### WORK REQUEST
Print every line of the records below exactly as it reads.

BEGIN SUPPLIED INFORMATION

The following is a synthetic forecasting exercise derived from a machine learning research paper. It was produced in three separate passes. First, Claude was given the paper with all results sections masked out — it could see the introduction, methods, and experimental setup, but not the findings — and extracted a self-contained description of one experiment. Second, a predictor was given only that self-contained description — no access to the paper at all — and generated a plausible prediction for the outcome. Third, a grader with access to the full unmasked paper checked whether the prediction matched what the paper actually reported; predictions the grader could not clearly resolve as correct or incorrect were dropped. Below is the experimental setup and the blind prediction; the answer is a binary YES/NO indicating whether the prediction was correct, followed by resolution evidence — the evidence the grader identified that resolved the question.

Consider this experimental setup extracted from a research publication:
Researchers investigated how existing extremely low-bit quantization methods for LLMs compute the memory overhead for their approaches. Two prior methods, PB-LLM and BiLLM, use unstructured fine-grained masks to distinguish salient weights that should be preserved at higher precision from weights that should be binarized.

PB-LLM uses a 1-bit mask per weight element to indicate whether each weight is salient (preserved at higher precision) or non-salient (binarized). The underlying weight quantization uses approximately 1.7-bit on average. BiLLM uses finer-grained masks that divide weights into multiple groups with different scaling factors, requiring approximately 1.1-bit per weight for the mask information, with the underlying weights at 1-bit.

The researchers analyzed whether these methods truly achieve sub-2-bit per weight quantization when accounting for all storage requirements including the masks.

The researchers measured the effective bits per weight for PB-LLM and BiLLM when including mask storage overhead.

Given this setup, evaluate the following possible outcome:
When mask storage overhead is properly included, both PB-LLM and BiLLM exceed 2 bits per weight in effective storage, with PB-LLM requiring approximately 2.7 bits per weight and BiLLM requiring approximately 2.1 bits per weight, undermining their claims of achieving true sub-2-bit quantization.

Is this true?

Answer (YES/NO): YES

END SUPPLIED INFORMATION

### OUTPUT OF THE EXERCISE
The following is a synthetic forecasting exercise derived from a machine learning research paper. It was produced in three separate passes. First, Claude was given the paper with all results sections masked out — it could see the introduction, methods, and experimental setup, but not the findings — and extracted a self-contained description of one experiment. Second, a predictor was given only that self-contained description — no access to the paper at all — and generated a plausible prediction for the outcome. Third, a grader with access to the full unmasked paper checked whether the prediction matched what the paper actually reported; predictions the grader could not clearly resolve as correct or incorrect were dropped. Below is the experimental setup and the blind prediction; the answer is a binary YES/NO indicating whether the prediction was correct, followed by resolution evidence — the evidence the grader identified that resolved the question.

Consider this experimental setup extracted from a research publication:
Researchers investigated how existing extremely low-bit quantization methods for LLMs compute the memory overhead for their approaches. Two prior methods, PB-LLM and BiLLM, use unstructured fine-grained masks to distinguish salient weights that should be preserved at higher precision from weights that should be binarized.

PB-LLM uses a 1-bit mask per weight element to indicate whether each weight is salient (preserved at higher precision) or non-salient (binarized). The underlying weight quantization uses approximately 1.7-bit on average. BiLLM uses finer-grained masks that divide weights into multiple groups with different scaling factors, requiring approximately 1.1-bit per weight for the mask information, with the underlying weights at 1-bit.

The researchers analyzed whether these methods truly achieve sub-2-bit per weight quantization when accounting for all storage requirements including the masks.

The researchers measured the effective bits per weight for PB-LLM and BiLLM when including mask storage overhead.

Given this setup, evaluate the following possible outcome:
When mask storage overhead is properly included, both PB-LLM and BiLLM exceed 2 bits per weight in effective storage, with PB-LLM requiring approximately 2.7 bits per weight and BiLLM requiring approximately 2.1 bits per weight, undermining their claims of achieving true sub-2-bit quantization.

Is this true?

Answer (YES/NO): YES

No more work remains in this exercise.